■ **SOURCE PASSAGE**:
###
Sarah Collins Rudolph, the lone survivor of a 1963 church bombing, and Fate Morris, whose sister died in the blast, discuss their desire for compensation from the bombing during an interview in Birmingham, Ala., on Wednesday, April 10, 2013. Rudolph was badly injured in the bombing, which killed sister Addie Mae Collins, and Morris said he is still haunted by memories of digging through the church rubble. The two say they will turn down a proposed Congressional Gold Medal honoring the victims. (AP Photo/Jay Reeves)The Associated Press

Relatives of four black girls killed when Ku Klux Klan members bombed an Alabama church are split over how to mark the crime 50 years later.

Sisters of two victims said Friday they favor a proposed congressional medal honoring the girls and aren't interested in financial compensation.
###
■ **RECORDED DATA**:
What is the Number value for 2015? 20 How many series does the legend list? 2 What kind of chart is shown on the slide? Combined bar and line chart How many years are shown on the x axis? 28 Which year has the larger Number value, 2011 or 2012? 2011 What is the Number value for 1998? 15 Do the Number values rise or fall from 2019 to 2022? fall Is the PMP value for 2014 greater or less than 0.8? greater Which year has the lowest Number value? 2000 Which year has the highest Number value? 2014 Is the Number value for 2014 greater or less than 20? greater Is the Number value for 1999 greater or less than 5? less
###
Please extend the news report on the 1963 Alabama church bombing, starting after its last sentence.

■ **RESPONSE TO THIS EXERCISE**:
Their opinions differ from those of the bombing's lone survivor and the brother of another victim. They told The Associated Press earlier this week they want money and call the medal an unneeded token.

Legislation for the medal was proposed in January by two members of Alabama's congressional delegation.

The girls died when a bomb detonated at Birmingham's Sixteenth Street Baptist Church on Sept. 15, 1963.

Juries convicted three Ku Klux Klansmen in the blast years later. Two are dead, and one remains imprisoned.